» **Source excerpt**
# Grounded Segment Anything

This notebook implements Grounded SAM, which is a pipeline that makes bounding box predictions from input text using Grounding DINO model, and then uses Segment Anything with bounding box prompts to generate the segmentation masks.

Output images with segmentation masks are saved to a specified output folder to visualize results.

## Prepare Environments

In [3]:
%%capture

!pip install segment_anything
!pip install groundingdino-py
!pip install pycocotools pillow numpy

In [4]:
import os

# If you have multiple GPUs, you can set the GPU to use here.
# The default is to use the first GPU, which is usually GPU 0.
os.environ["CUDA_VISIBLE_DEVICES"] = "0"

In [5]:
import argparse
import os
import copy

import numpy as np
import torch
from PIL import Image, ImageDraw, ImageFont
from torchvision.ops import box_convert

# Grounding DINO
import groundingdino.datasets.transforms as T
from groundingdino.models import build_model
from groundingdino.util import box_ops
from groundingdino.util.slconfig import SLConfig
from groundingdino.util.utils import clean_state_dict, get_phrases_from_posmap
from groundingdino.util.inference import annotate, load_image, predict

import supervision as sv

# segment anything
from segment_anything import build_sam, SamPredictor 
import cv2
import numpy as np
import matplotlib.pyplot as plt

from huggingface_hub import hf_hub_download
from pycocotools.coco import COCO
import pandas as pd



## Load Grounding DINO model

In [6]:
def load_model_hf(repo_id, filename, ckpt_config_filename, device='cpu'):
    cache_config_file = hf_hub_download(repo_id=repo_id, filename=ckpt_config_filename)

» **What you will do**
(a) In the Grounded SAM notebook, which model makes the bounding box predictions from input text?
(b) Reproduce word for word the part of the Grounded SAM notebook that opens with the words containing "This notebook implements" and closes with "to visualize results.".
(c) Take the Grounded SAM notebook further, writing on from its last line.
The items after this are not needed.

Data drawn from a collection:
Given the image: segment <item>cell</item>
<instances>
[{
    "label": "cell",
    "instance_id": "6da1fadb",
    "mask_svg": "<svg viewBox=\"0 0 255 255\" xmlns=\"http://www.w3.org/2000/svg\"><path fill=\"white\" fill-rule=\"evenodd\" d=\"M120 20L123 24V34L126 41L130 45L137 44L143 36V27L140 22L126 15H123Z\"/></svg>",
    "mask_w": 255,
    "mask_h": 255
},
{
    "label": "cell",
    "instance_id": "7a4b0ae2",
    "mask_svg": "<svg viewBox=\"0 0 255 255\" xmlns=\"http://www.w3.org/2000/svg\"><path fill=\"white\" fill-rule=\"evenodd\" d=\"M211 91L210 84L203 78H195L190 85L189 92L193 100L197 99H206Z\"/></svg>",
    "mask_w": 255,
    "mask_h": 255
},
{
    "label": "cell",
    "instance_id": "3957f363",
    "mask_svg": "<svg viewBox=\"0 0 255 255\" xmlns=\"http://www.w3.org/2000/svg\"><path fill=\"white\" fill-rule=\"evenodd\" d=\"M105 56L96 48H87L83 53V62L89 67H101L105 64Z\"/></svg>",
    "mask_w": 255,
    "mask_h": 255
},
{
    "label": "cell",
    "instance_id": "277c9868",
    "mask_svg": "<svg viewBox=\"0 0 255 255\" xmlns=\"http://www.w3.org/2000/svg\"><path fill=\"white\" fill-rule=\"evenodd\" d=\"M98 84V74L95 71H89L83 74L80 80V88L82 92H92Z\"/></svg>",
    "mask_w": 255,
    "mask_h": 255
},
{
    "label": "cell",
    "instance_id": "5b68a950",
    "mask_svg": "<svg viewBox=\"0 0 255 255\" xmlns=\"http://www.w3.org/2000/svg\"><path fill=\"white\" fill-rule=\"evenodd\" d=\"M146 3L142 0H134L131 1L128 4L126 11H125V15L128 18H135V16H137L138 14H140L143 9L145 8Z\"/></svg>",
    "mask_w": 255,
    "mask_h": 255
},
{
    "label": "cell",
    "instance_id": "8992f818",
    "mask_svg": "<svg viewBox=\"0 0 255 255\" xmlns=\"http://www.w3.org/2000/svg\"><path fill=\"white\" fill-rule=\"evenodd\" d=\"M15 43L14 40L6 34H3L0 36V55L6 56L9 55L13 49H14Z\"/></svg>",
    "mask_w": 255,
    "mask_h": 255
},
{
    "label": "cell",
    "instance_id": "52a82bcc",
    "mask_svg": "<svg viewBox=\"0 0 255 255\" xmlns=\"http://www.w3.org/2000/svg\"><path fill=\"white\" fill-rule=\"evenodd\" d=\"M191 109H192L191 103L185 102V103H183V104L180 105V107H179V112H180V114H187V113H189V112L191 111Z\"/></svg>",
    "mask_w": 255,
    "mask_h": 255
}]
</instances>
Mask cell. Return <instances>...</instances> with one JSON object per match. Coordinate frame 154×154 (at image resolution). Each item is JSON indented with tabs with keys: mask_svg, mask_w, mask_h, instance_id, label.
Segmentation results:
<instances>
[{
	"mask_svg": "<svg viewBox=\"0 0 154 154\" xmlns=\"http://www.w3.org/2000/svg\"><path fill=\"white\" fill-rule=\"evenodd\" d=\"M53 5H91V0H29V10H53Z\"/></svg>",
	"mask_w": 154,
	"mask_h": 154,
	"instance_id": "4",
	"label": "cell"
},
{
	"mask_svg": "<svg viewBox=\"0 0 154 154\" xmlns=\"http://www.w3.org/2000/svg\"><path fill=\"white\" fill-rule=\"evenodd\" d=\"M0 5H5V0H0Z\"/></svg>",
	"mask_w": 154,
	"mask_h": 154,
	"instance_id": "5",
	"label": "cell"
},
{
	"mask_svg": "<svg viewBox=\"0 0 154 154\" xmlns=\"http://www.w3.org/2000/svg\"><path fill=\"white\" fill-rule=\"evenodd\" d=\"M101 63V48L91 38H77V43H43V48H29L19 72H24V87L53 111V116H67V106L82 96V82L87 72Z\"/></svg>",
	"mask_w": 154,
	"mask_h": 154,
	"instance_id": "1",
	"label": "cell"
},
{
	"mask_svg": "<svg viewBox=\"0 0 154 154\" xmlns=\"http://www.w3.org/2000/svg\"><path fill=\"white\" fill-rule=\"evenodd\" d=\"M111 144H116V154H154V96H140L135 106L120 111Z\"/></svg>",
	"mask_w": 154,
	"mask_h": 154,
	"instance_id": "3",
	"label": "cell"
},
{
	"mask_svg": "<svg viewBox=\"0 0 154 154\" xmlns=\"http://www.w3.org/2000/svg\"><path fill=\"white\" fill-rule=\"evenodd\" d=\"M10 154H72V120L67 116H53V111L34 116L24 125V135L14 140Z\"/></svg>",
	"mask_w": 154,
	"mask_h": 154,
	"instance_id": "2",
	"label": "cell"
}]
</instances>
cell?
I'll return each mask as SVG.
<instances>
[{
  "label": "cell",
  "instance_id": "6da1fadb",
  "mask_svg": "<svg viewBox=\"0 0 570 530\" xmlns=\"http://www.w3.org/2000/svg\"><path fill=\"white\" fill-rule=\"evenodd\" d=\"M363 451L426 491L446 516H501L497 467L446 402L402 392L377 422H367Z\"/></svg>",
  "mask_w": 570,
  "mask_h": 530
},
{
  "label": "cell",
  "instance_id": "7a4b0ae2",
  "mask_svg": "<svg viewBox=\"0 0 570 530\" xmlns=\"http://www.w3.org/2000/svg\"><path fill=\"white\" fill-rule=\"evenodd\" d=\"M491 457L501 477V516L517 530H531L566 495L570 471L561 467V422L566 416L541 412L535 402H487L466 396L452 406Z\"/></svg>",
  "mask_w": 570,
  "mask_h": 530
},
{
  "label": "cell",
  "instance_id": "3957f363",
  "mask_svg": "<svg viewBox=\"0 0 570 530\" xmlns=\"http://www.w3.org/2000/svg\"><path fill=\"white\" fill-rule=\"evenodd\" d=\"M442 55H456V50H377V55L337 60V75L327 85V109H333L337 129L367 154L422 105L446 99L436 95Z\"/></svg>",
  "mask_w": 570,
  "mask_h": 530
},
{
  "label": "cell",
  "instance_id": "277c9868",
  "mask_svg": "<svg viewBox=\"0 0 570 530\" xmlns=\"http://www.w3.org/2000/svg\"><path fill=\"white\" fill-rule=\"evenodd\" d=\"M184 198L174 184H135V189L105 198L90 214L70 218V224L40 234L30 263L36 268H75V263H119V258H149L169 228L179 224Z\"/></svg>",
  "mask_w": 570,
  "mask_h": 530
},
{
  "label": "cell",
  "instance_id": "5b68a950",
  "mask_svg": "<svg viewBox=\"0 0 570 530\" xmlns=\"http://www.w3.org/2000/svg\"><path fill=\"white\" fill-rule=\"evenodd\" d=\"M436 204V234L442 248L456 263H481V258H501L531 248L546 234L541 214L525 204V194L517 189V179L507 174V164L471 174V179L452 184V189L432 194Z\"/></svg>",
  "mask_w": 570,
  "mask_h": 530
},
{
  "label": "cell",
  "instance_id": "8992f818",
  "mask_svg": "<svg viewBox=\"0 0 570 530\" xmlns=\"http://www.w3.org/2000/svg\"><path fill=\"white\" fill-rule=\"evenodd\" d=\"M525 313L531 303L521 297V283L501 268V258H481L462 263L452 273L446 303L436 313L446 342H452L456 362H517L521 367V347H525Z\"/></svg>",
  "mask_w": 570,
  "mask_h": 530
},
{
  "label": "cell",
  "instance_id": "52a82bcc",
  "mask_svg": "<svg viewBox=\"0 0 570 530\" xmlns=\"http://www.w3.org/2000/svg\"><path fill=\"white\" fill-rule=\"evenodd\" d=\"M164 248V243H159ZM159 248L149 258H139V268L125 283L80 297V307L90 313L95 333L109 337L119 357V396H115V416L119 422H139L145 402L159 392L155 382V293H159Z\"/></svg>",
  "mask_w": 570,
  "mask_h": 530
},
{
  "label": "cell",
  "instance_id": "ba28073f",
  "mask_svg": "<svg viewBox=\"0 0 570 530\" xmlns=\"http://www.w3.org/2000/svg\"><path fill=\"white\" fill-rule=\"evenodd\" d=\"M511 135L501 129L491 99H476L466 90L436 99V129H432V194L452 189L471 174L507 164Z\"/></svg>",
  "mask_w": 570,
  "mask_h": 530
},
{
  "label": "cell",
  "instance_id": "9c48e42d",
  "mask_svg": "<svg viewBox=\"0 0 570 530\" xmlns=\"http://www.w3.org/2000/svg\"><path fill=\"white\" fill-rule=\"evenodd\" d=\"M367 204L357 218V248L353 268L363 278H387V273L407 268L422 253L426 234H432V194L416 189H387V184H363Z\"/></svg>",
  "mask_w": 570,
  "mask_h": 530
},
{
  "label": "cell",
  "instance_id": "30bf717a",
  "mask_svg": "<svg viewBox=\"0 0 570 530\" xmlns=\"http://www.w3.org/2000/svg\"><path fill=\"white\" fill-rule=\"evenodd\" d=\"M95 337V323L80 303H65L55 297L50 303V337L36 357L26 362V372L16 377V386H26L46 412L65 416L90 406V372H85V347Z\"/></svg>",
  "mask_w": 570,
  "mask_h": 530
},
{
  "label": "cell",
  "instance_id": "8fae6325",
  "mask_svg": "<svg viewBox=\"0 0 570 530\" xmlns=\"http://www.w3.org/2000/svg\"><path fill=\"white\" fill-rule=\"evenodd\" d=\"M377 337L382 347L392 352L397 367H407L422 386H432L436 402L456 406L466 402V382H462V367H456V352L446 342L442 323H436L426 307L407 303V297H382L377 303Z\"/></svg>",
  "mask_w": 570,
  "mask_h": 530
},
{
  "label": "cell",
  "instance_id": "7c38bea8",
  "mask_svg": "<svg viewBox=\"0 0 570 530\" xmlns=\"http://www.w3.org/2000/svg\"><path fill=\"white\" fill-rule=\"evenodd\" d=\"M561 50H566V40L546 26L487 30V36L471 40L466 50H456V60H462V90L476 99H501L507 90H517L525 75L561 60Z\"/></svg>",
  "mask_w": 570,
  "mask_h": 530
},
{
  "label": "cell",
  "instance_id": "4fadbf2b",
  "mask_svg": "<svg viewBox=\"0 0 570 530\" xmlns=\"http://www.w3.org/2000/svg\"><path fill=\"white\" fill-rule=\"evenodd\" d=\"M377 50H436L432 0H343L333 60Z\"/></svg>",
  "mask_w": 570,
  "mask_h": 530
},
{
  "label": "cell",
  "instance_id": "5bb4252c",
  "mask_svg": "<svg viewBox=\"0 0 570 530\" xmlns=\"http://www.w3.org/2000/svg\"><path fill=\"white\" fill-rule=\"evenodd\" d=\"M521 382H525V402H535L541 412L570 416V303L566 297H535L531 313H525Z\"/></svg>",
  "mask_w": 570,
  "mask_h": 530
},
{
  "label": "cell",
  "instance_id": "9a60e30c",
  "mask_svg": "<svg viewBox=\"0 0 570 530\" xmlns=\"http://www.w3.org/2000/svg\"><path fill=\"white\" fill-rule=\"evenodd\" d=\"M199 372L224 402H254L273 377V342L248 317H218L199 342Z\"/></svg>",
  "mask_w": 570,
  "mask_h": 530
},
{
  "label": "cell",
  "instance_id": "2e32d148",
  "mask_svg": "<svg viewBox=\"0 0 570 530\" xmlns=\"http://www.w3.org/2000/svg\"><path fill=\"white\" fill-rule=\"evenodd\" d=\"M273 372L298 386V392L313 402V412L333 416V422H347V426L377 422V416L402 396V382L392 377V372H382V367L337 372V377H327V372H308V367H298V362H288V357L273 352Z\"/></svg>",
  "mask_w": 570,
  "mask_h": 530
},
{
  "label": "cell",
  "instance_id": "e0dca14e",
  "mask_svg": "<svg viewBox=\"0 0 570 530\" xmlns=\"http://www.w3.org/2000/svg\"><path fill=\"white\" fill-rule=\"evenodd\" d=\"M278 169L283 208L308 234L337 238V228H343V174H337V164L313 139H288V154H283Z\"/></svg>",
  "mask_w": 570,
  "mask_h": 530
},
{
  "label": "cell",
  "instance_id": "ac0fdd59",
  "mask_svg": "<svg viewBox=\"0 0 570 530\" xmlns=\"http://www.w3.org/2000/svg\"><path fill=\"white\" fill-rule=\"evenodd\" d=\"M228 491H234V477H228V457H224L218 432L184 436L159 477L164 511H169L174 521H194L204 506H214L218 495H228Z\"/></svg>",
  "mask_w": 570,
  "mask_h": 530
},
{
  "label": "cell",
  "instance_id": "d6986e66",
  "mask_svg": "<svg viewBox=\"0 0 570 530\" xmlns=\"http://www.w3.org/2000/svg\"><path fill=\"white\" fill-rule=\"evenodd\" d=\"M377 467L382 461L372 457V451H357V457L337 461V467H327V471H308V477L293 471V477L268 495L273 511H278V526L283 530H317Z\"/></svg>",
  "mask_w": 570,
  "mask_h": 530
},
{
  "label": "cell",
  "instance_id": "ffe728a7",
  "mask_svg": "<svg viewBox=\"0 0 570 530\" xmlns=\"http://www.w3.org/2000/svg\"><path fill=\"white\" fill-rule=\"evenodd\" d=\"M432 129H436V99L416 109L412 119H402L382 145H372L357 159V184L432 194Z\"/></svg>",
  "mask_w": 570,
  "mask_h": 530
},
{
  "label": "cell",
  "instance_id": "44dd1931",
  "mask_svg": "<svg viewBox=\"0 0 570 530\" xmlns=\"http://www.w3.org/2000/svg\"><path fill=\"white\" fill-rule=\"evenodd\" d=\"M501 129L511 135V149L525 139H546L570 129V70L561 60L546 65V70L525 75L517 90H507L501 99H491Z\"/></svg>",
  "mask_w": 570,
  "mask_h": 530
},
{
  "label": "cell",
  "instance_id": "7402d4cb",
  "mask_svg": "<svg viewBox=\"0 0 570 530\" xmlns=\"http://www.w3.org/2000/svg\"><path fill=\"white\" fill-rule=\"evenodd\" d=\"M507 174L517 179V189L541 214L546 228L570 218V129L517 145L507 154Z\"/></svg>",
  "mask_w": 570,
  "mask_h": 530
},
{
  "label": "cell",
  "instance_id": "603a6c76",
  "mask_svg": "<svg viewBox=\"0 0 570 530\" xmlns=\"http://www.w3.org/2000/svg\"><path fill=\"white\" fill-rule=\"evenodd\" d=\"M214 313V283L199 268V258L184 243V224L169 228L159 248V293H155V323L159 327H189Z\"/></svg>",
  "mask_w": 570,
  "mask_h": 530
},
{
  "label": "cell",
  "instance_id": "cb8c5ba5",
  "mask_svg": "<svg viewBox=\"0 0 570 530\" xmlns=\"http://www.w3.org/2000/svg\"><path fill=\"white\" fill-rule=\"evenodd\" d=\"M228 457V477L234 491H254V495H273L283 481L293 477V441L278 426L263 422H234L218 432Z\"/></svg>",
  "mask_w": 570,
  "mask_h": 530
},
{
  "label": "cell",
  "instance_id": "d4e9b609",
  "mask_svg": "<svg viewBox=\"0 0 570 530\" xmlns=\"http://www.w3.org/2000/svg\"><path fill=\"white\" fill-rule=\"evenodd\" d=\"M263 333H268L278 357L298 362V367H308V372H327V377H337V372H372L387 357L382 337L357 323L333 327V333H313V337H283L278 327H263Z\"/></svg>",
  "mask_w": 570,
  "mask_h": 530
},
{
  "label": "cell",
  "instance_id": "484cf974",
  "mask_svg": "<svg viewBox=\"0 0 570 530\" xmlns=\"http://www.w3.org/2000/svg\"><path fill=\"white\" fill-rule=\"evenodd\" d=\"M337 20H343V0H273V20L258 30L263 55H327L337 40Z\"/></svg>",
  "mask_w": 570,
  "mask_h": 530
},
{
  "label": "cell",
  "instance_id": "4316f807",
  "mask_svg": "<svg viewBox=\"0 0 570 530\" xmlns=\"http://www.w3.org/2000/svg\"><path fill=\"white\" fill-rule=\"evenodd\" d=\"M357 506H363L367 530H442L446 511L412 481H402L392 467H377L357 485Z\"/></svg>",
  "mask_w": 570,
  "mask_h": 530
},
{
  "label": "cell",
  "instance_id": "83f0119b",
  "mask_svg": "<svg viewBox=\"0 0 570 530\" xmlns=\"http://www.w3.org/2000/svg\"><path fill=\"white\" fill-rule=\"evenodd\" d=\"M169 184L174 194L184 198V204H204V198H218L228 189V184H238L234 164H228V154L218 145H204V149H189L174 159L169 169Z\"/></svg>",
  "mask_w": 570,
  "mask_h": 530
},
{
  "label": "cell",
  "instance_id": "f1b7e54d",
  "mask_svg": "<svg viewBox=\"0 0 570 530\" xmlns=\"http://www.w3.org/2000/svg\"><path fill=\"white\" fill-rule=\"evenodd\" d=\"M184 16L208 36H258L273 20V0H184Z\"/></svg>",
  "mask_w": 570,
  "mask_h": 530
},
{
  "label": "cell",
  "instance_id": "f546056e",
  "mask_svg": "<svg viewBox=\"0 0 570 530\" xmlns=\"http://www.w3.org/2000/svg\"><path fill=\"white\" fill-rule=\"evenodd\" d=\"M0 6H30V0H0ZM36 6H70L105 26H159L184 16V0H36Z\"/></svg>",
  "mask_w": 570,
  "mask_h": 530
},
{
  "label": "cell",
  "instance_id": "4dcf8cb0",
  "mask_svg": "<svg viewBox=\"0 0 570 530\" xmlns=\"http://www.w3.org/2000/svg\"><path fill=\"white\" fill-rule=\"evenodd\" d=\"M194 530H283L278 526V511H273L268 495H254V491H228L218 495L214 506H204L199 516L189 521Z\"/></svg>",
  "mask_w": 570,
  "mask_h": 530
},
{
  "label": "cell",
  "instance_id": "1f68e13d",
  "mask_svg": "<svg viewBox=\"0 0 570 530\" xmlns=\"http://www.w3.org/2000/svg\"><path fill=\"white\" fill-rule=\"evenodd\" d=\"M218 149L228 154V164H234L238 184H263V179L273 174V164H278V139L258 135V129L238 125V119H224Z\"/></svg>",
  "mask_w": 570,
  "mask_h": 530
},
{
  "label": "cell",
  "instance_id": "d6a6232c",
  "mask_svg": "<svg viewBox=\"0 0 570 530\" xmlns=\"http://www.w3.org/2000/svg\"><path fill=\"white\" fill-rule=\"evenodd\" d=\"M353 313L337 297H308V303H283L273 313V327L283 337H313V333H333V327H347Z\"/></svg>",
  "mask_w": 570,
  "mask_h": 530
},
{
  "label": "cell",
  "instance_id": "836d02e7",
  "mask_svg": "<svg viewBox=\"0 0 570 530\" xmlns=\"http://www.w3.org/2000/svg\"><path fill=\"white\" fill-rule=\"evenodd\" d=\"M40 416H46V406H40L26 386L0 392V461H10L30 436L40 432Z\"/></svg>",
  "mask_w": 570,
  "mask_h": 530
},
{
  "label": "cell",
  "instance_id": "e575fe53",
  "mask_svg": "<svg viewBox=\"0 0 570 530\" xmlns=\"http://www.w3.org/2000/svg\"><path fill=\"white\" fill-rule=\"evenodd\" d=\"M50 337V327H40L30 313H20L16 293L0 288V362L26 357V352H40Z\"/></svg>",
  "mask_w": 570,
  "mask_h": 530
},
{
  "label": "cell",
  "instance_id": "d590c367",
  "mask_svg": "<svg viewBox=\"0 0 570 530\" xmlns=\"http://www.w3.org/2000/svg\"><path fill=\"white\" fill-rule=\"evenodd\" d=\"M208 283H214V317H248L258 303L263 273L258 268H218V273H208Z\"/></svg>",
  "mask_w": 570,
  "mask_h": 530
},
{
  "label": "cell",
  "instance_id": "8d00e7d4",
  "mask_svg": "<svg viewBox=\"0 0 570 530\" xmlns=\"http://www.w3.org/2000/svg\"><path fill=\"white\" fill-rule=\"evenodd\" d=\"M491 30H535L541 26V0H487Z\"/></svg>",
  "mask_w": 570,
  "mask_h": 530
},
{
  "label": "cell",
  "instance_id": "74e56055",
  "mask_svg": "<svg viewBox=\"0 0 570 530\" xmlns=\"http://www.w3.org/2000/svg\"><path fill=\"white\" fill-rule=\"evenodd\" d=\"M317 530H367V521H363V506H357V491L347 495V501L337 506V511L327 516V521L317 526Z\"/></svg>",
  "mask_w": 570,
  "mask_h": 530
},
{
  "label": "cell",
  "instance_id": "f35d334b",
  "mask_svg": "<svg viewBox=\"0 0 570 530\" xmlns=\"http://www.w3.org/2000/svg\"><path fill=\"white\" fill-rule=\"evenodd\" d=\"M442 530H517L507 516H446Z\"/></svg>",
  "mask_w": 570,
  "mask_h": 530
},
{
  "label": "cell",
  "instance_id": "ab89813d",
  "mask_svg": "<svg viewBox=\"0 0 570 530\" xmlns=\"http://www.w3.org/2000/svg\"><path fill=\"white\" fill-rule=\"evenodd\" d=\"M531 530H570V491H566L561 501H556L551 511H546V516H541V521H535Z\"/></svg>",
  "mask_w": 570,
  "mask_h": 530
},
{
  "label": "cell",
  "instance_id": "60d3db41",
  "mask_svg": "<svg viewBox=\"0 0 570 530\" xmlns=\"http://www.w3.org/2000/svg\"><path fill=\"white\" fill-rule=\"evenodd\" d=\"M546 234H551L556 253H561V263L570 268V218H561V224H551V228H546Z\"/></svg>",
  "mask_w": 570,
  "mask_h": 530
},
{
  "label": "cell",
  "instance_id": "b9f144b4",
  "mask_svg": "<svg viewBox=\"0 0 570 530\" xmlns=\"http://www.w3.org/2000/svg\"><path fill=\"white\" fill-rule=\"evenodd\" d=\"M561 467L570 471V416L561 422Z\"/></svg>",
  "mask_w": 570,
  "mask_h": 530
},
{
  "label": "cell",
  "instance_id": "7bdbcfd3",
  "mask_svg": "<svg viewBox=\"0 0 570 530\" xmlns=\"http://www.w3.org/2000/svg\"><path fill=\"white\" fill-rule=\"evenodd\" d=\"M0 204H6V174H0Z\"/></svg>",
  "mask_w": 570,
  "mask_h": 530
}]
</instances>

» **Answers given**
(a) Grounding DINO

(b)
This notebook implements Grounded SAM, which is a pipeline that makes bounding box predictions from input text using Grounding DINO model, and then uses Segment Anything with bounding box prompts to generate the segmentation masks.

Output images with segmentation masks are saved to a specified output folder to visualize results.

(c)
    args = SLConfig.fromfile(cache_config_file) 
    model = build_model(args)
    args.device = device

    cache_file = hf_hub_download(repo_id=repo_id, filename=filename)
    checkpoint = torch.load(cache_file, map_location='cpu')
    log = model.load_state_dict(clean_state_dict(checkpoint['model']), strict=False)
    print("Model loaded from {} \n => {}".format(cache_file, log))
    _ = model.eval()
    return model   

In [7]:
# Use this command for evaluate the Grounding DINO model
# Or you can download the model by yourself
ckpt_repo_id = "ShilongLiu/GroundingDINO"
ckpt_filenmae = "groundingdino_swinb_cogcoor.pth"
ckpt_config_filename = "GroundingDINO_SwinB.cfg.py"

In [8]:
groundingdino_model = load_model_hf(ckpt_repo_id, ckpt_filenmae, ckpt_config_filename)

  return _VF.meshgrid(tensors, **kwargs)  # type: ignore[attr-defined]


final text_encoder_type: bert-base-uncased
Model loaded from /home/jovyan/.cache/huggingface/hub/models--ShilongLiu--GroundingDINO/snapshots/a94c9b567a2a374598f05c584e96798a170c56fb/groundingdino_swinb_cogcoor.pth 
 => _IncompatibleKeys(missing_keys=[], unexpected_keys=['label_enc.weight', 'bert.embeddings.position_ids'])


## Load SAM model

The following command downloads the Segment Anything model.  If you already have the file, skip this! 

In [7]:
! wget https://dl.fbaipublicfiles.com/segment_anything/sam_vit_h_4b8939.pth

--2025-02-06 17:19:02--  https://dl.fbaipublicfiles.com/segment_anything/sam_vit_h_4b8939.pth
Resolving dl.fbaipublicfiles.com (dl.fbaipublicfiles.com)... 13.227.74.12, 13.227.74.9, 13.227.74.118, ...
Connecting to dl.fbaipublicfiles.com (dl.fbaipublicfiles.com)|13.227.74.12|:443... connected.
HTTP request sent, awaiting response... 200 OK
Length: 2564550879 (2.4G) [binary/octet-stream]
Saving to: ‘sam_vit_h_4b8939.pth.1’

sam_vit_h_4b8939.pt  16%[==>                 ] 399.92M  88.1MB/s    eta 26s    ^C


In [8]:
DEVICE = torch.device('cuda:0' if torch.cuda.is_available() else 'cpu')

sam_checkpoint = 'sam_vit_h_4b8939.pth'
sam = build_sam(checkpoint=sam_checkpoint)
sam.to(device=DEVICE)
sam_predictor = SamPredictor(sam)

## Initialize helper functions

In [10]:
import numpy as np


def iou(gtmask, test_mask):
    intersection = np.logical_and(gtmask, test_mask)
    union = np.logical_or(gtmask, test_mask)
    iou_score = np.sum(intersection) / np.sum(union)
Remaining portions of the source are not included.